The shift to rail is faltering - more efforts required

The proportion of transalpine freight transport carried by rail across Switzerland remains significantly higher than in other Alpine countries. Nevertheless, four years after the completion of the NRLA, the first limits to the success of the modal shift are becoming apparent: the share is falling again after years of continuous growth. In transit, the many infrastructure works, diversions and cancellations, the high track and energy prices and the competitiveness of the railways are having a negative impact.

Markus Seeger

The Swiss modal shift policy is enshrined in the Federal Constitution and enjoys broad public support. Rail's market share remained high at 72.7 per cent in the first half of 2023. This success story is due to a clever combination of various transport policy measures: consistent implementation of the liberalisation of rail freight transport, the construction of new and modern rail infrastructure for the NRLA (Lötschberg, Gotthard and Ceneri base tunnels and the 4-metre corridor) and operating subsidies for combined transport.

The economy and infrastructural environment jeopardise the relocation
Over the past two years, however, the successful model has begun to crack. After the euphoria surrounding the completion of the NRLA routes, the current market environment is extremely challenging and rail is once again losing traffic share. Combined transport and conventional transport are currently 10-15% below the previous year's level. Added to this is the low operational stability on the right bank of the Rhine, mainly in Germany. On certain routes north of Switzerland, more than half of all goods trains are running more than six hours late. Next year, further major construction sites are planned on the northern approach and routes will even be closed to rail freight traffic for months without the necessary diversion capacities being available. This leads to planned and also short-term cancellations of goods trains, which means a high financial burden for the rail transport companies. On the one hand, there is a lack of revenue and, on the other, high additional costs are incurred due to inefficiencies in the deployment of locomotive crews and locomotives.

Relocation policy only works with an efficient infrastructure
BLS Cargo is very pleased to note that the importance of the modal shift policy has been confirmed in the new report. We welcome the short-term support measures already taken by the federal government, such as the stabilisation of energy prices in 2024, the stabilisation of operating charges in 2024 and the inflation adjustment and further development of the HVF to maintain competitiveness. The HVF must be further developed in the coming years so that it can continue to exert its steering effect.

The challenge facing Switzerland's modal shift policy in the coming years is that it is heavily dependent on infrastructure operators and the efforts of neighbouring countries. The Federal Council states accordingly in the modal shift report: "Efforts for the coming reporting period must therefore be aimed primarily at first maintaining and then increasing the efficiency of the infrastructure for north-south rail freight transport. The infrastructure managers are primarily responsible for this. The primary objective is to ensure reliability and quality as key prerequisites for consolidating or expanding the market share of rail transport."

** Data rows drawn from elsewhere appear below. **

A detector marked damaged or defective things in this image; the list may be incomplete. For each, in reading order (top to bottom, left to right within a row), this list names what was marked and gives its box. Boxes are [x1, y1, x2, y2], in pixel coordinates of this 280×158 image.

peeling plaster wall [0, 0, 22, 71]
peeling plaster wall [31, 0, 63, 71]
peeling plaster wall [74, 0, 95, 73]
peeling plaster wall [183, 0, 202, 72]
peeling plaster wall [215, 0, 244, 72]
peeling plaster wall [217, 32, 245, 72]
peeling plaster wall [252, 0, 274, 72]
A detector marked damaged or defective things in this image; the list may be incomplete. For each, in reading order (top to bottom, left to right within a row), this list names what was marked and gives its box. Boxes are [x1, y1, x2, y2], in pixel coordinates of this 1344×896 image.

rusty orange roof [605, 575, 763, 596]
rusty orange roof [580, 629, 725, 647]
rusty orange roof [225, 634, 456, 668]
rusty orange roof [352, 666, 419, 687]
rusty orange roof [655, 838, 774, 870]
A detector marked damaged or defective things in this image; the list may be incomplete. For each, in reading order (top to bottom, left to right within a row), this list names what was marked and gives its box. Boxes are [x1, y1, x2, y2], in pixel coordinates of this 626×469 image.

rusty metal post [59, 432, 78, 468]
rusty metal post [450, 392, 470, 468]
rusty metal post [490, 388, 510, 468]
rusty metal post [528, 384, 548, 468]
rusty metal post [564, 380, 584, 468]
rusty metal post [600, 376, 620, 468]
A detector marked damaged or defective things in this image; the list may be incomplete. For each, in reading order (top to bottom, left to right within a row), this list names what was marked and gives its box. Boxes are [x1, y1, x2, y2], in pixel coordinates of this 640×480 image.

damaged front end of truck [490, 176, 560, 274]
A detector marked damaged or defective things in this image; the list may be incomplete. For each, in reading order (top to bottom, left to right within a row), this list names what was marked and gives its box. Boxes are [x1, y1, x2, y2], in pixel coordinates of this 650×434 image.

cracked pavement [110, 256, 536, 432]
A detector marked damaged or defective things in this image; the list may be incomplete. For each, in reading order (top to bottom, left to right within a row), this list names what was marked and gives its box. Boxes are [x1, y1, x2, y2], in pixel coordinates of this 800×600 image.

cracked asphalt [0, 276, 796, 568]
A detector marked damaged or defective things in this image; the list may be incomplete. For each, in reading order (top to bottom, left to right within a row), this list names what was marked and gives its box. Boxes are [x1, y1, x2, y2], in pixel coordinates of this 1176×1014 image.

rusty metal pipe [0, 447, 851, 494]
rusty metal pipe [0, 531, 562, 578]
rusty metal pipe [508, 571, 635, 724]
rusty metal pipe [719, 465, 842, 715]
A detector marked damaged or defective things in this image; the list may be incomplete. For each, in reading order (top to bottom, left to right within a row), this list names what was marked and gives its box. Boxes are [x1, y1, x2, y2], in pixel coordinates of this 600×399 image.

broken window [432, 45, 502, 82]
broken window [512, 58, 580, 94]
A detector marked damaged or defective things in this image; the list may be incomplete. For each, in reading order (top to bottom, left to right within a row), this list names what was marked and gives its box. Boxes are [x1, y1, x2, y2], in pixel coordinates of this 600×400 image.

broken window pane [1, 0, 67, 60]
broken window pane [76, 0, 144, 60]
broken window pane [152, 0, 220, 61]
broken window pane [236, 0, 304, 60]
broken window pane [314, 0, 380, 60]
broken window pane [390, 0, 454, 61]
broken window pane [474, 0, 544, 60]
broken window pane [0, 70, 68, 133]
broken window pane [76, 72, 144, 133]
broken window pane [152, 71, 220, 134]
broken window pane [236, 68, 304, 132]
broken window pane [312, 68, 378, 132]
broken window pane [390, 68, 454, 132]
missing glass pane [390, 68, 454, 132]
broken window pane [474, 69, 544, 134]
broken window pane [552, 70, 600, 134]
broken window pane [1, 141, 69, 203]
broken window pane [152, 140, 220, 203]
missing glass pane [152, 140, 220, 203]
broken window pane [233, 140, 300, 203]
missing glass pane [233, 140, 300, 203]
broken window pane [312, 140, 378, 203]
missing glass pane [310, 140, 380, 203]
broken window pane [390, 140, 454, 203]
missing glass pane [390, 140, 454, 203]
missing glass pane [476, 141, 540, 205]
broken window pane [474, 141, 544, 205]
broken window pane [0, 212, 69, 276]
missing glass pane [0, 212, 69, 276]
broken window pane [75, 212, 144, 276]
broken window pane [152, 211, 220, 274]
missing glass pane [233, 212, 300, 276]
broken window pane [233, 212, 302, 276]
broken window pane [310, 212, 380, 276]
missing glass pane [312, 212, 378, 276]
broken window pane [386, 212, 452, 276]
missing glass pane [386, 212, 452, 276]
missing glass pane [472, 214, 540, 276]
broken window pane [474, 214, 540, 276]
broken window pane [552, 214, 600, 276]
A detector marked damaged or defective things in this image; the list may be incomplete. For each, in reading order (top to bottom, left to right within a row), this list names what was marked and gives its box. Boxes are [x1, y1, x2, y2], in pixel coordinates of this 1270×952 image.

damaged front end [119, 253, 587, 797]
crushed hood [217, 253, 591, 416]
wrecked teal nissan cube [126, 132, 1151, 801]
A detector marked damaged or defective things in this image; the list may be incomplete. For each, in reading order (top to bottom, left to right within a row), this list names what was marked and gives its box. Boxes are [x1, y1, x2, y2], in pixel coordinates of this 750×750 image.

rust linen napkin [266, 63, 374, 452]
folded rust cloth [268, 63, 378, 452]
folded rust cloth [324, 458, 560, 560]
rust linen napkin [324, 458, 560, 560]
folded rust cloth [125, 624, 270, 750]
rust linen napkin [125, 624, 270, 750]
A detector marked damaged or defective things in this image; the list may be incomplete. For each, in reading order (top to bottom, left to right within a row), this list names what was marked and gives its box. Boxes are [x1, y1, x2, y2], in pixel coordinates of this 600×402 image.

According to BLS Cargo, improvements are needed for the entire corridor in order to achieve the modal shift targets and to further strengthen the rail share of freight transport, as this is where the greatest obstacles lie. There is an urgent need for action in the following areas:

  1. Construction site coordination and compensation: Diversion capacities are needed in view of the planned extensive construction sites and route closures. From the point of view of the freight industry, construction may only take place if there are diversion options for at least 80% of the freight volumes. Adequate disruption handling and quality management must be ensured through improved international cooperation between infrastructure operators.
  2. Stabling and buffering facilities: The quality on the Rhine-Alpine corridor can be stabilised with available buffering facilities at border locations and on the Swiss Plateau. This makes it possible for goods trains to depart from the north and south "on schedule", even if delays are imminent. These stabling options should be provided for in the short-term track allocation for freight transport, especially on existing facilities, and should be financed in the event of necessary expansions.
  3. Stabilisation and reduction of track access charges: The track access charge for goods trains in Switzerland is significantly higher than in the other countries on the corridor. Rail energy prices, which are charged via the track access charge, must also be kept under review. Future adjustments to the traction current price should ensure that the rate of increase in the traction current price does not exceed the market price development of the diesel price.